Guiding Force Behind DMA Joins Faculty in Arts and Humanities
Bonnie Pitman, a guiding force in remaking and advancing the reputation of the Dallas Museum of Art, recently joined the faculty of the School of Arts and Humanities.
As Distinguished Scholar in Residence, she is charged with creating new methods of education, focusing much of her expertise in technology and emerging media in helping to build the national reputation of the school.
“The University is fortunate to have such an innovative thinker join our faculty,” said Executive Vice President and Provost Hobson Wildenthal. “Attracting distinguished leaders indicates high-caliber academics and research. The University and the community will surely benefit from Bonnie Pitman’s wealth of experience.”
Pitman arrived at the DMA in 2000 as deputy director and was named Eugene McDermott Director in 2008 before departing in May 2011. Under her leadership, the museum found new ways to engage audiences, dynamically build the collections and present major exhibitions and innovative programs to the community.
“I am honored to be joining the innovative faculty and research staff in the School of Arts and Humanities, and I do so largely because UT Dallas is deeply committed to creating new models for learning and collaboration,” said Pitman. “The leadership and support of Provost Wildenthal and Dean (Dennis) Kratz is vital to the development of interdisciplinary education and research programs in the School. A primary aspect of my work will be to strengthen the relationships between UT Dallas and other educational, cultural and health-related institutions in our region, nationally and internationally.”
Under Pitman’s leadership, DMA initiatives like the Center for Creative Connections challenged visitors to engage with art. Late Nights at the DMA brought performances, concerts, readings, film screenings and family programs into the galleries. Pitman co-authored a book, Ignite the Power of Art: Advancing Visitor Engagement in Museums, which documented a seven-year research project that examined how people connect with art at the museum. She also served as editor and an author of The Dallas Museum of Art, Guide to the Collection.
“UT Dallas aspires to be at the forefront of higher education, and a transformative leader such as Ms. Pitman is the ideal person to help the University achieve that goal,” said Kratz, dean of the School of Arts and Humanities.
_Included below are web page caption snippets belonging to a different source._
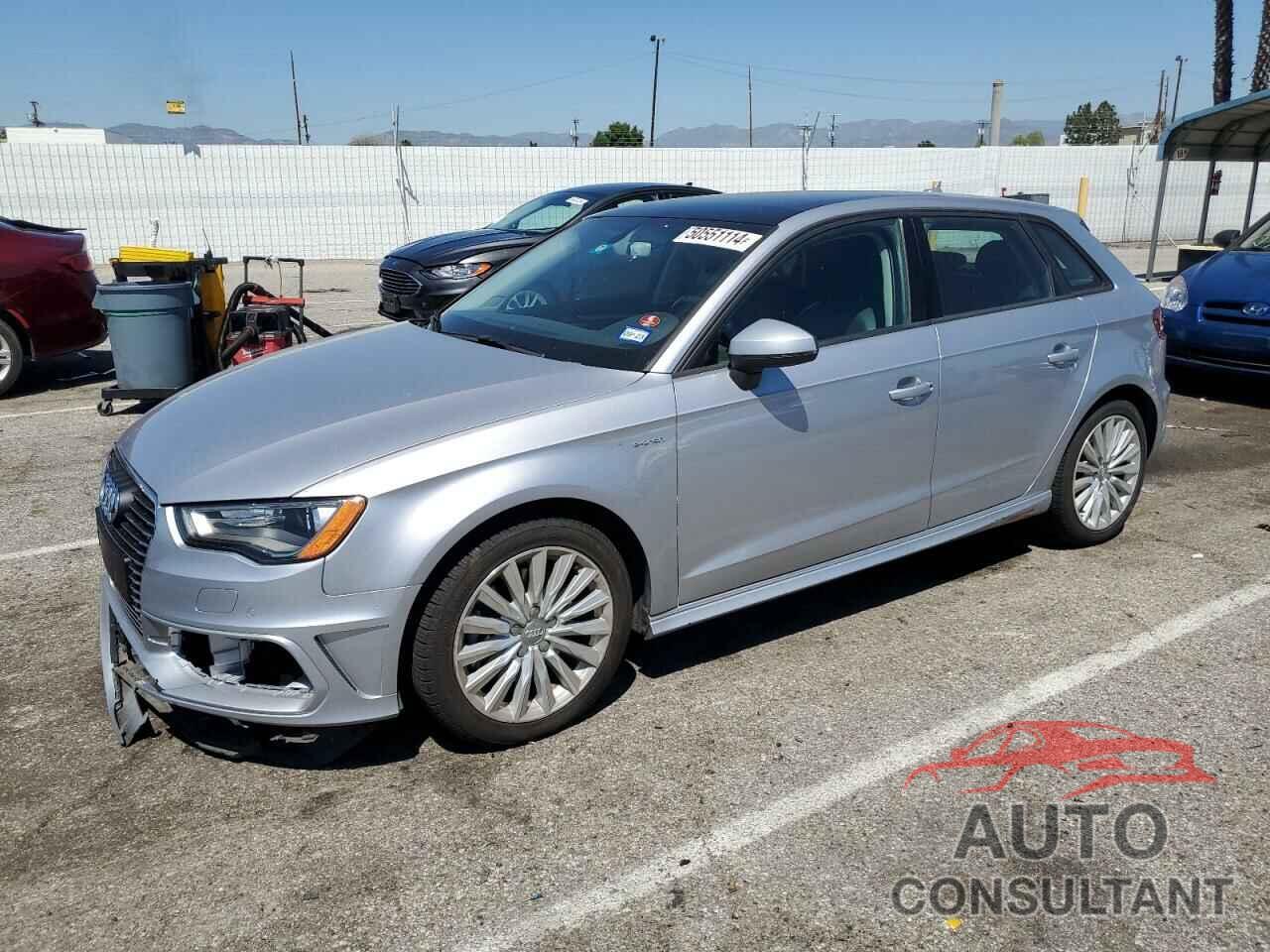 AUDI A3 2016 - WAUUPBFF8GA028067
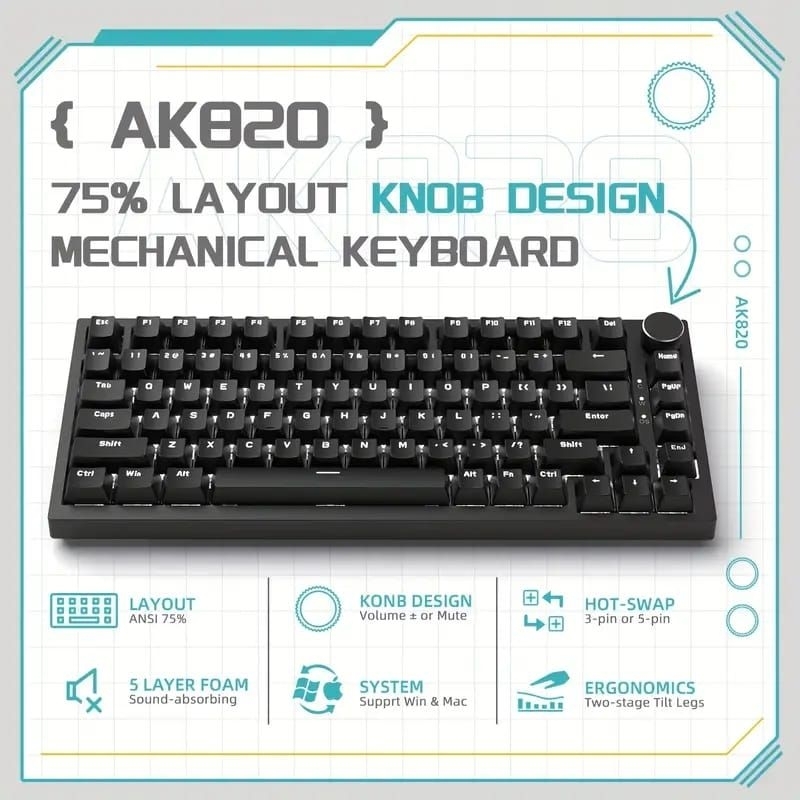 akko teclado em Promoção na Shopee Brasil 2025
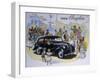 Poster Advertising the Ford Anglia Car-null-Framed Giclee Print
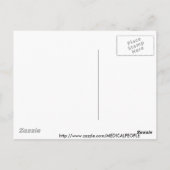 CARTE POSTALE PEACE LOVE XRAY (Dos)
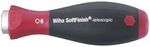 Wiha SchraubendreherGriff, ausziehbar SoftFinish&reg;-telescopic f&uuml;r SYSTEM 6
Kratz said Pitman’s use of technology in education also makes her a great asset to the University. He cited the smARTphone Tours at the DMA that introduced interactive content to exhibits as an example of how Pitman’s expertise fits the University’s focus, especially through its Arts and Technology (ATEC) program.
“She has expertise in using technology to transform the educational and aesthetic experience. Working beside our other faculty, she will fashion a new model for integrating the arts throughout the educational experience,” said Kratz.
Pitman joins another former director of the DMA on faculty. She will co-teach a course in the fall with Dr. Richard Brettell, Margaret McDermott Distinguished Chair of Art and Aesthetics at UT Dallas. Pitman will also work closely with Brettell as the co-director of the Center for the Interdisciplinary Study of Museums (CISM).
“Bonnie’s vision and deep museum experience will bring a wealth of new connections and ideas to CISM,” Brettell said.
The American Association of Museums recently awarded Pitman the Distinguished Service Award, the profession’s highest recognition. She has degrees in art history from Sweet Briar College and Tulane University and has worked as a director, educator and curator at the Winnipeg Art Gallery in Canada, the New Orleans Museum of Art, the Seattle Art Museum, Berkeley Art Museum and Pacific Film Archives and Bay Area Discovery Museum.